Then came the time to exchange gifts. I probably brought some trifle for my hostess; I don't recall. But Mme H handed me a brand new cast iron skillet filled with cheeses and sausage and crackers and candies. Food. And something to cook in. Food for my body, surely, but whether she realized it or not, she handed me food for my soul. She had spent years quietly influencing me, encouraging me, setting an example of womanliness, but the skillet and all it contained was a tangible picture for me; a token of all that she had done for me and all that she meant to me.

I took the skillet home and ate everything in it. And I cooked in it proudly because it was mine, and not my roommate's. Over time, it lost its new grey look and became a lovely, shiny black.  And I thought of her every time I used it.

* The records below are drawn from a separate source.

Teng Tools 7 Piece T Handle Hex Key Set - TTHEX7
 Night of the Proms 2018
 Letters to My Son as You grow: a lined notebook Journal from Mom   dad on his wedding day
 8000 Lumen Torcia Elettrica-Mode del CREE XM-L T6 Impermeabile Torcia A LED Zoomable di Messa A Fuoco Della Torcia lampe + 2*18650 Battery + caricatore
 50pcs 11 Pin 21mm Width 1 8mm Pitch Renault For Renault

It's followed me on all my moves and has been a faithful tool in my kitchen. But all that it represents and all the memories it invokes are with me when I cook in it, when I clean it, when I oil it.  Mme H passed away years ago, and I mourned deeply. I remember exactly where I was and what I was doing when I heard the news of her passing. I'm not sure if I ever told her just how special she was to me; I probably didn't. Her daughter and I are still friends after all these years, and she now looks so much like her mother; she is like her mother inside and out: lovely and classy, kind and intelligent.

I wouldn't part with this skillet for anything.




For Mme H and her lovely daughter, who I count among my oldest and dearest friends, MB.